__What is expected__. Set down each line of the records once more, precisely, and omit the pictures.
[Data for the task — start]
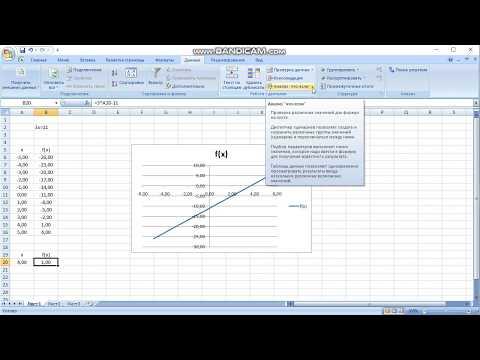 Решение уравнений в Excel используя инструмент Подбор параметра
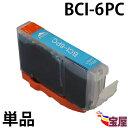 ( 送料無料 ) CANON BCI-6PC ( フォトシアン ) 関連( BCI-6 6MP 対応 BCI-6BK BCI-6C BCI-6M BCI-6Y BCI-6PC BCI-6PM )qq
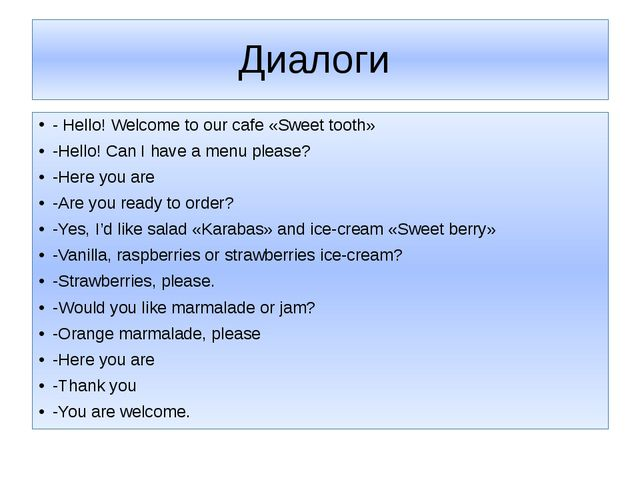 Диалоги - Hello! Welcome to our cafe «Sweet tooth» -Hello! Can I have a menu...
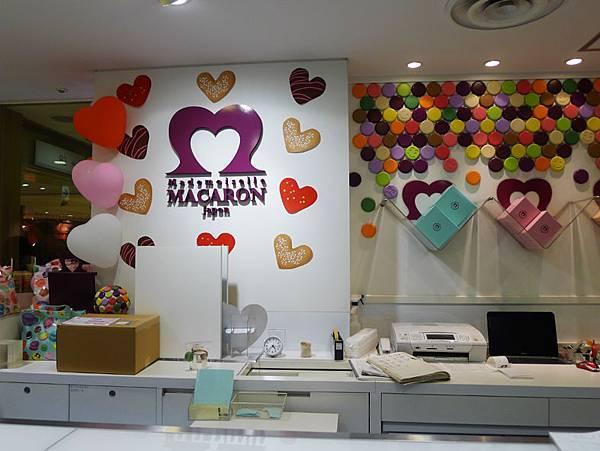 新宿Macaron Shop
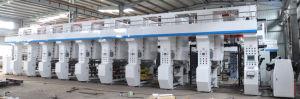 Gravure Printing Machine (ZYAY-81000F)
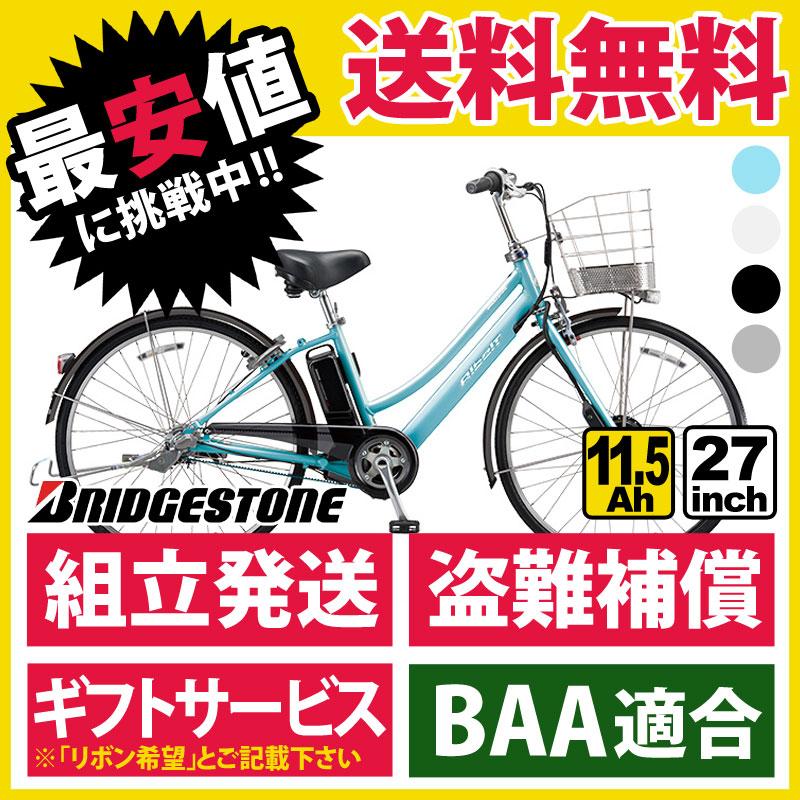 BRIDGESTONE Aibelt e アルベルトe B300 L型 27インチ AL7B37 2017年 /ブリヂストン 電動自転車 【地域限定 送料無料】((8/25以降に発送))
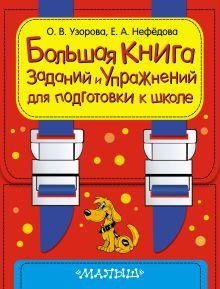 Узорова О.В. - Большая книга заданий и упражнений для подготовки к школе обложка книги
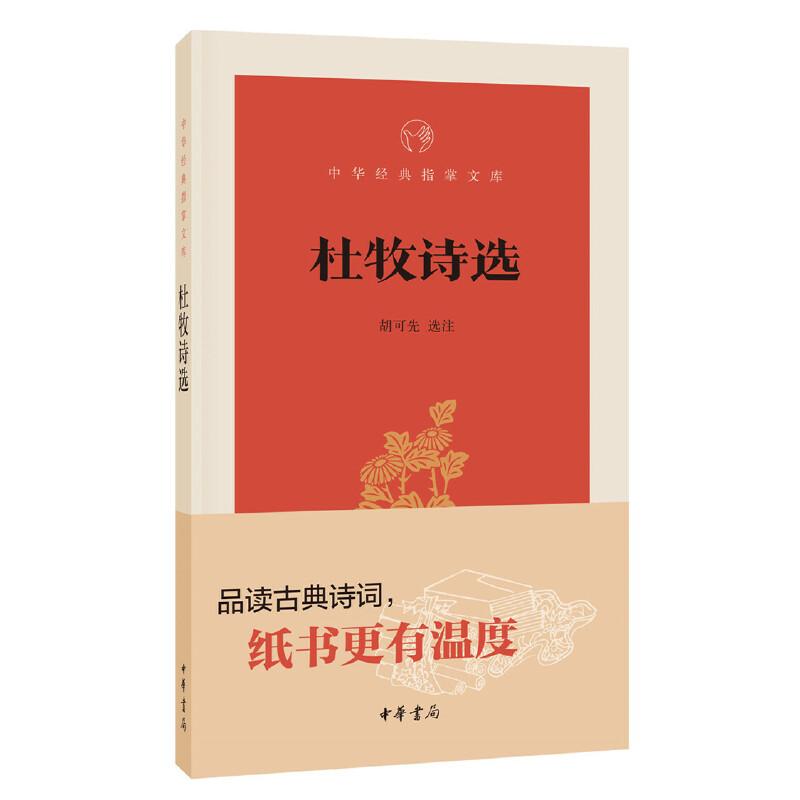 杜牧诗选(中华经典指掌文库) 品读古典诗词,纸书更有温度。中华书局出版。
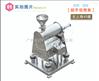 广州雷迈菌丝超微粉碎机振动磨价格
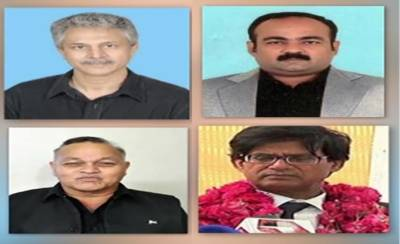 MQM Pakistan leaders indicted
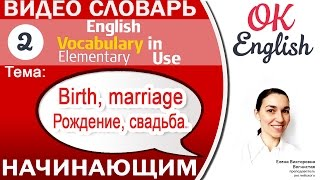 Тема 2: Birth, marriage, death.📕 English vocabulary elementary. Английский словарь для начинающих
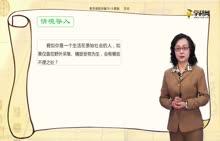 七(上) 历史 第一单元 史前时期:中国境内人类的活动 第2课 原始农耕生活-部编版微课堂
[Data for the task — finish]
__Expected output__.
 Решение уравнений в Excel используя инструмент Подбор параметра
 ( 送料無料 ) CANON BCI-6PC ( フォトシアン ) 関連( BCI-6 6MP 対応 BCI-6BK BCI-6C BCI-6M BCI-6Y BCI-6PC BCI-6PM )qq
 Диалоги - Hello! Welcome to our cafe «Sweet tooth» -Hello! Can I have a menu...
 新宿Macaron Shop
 Gravure Printing Machine (ZYAY-81000F)
 BRIDGESTONE Aibelt e アルベルトe B300 L型 27インチ AL7B37 2017年 /ブリヂストン 電動自転車 【地域限定 送料無料】((8/25以降に発送))
 Узорова О.В. - Большая книга заданий и упражнений для подготовки к школе обложка книги
 杜牧诗选(中华经典指掌文库) 品读古典诗词,纸书更有温度。中华书局出版。
 广州雷迈菌丝超微粉碎机振动磨价格
 MQM Pakistan leaders indicted
 Тема 2: Birth, marriage, death.📕 English vocabulary elementary. Английский словарь для начинающих
 七(上) 历史 第一单元 史前时期:中国境内人类的活动 第2课 原始农耕生活-部编版微课堂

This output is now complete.